Display every line of the data below that contains the word "above", treating uppercase and lowercase as different.

> **Data supplied**
┄┄┄┄┄┄
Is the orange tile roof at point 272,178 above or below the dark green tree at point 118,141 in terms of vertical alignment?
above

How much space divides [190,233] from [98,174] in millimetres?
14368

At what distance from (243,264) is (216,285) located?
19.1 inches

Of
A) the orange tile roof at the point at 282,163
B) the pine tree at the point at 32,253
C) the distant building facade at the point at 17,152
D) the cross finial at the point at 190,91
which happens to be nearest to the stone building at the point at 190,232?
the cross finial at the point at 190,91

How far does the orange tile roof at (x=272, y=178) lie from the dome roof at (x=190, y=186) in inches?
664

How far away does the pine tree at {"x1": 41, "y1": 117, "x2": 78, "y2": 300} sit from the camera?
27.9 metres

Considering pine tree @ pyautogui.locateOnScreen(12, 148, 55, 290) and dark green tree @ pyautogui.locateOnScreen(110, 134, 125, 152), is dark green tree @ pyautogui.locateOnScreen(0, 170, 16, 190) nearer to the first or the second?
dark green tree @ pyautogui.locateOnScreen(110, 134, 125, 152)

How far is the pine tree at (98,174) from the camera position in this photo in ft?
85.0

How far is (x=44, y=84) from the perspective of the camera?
┄┄┄┄┄┄
> **Output for this task**
Is the orange tile roof at point 272,178 above or below the dark green tree at point 118,141 in terms of vertical alignment?
above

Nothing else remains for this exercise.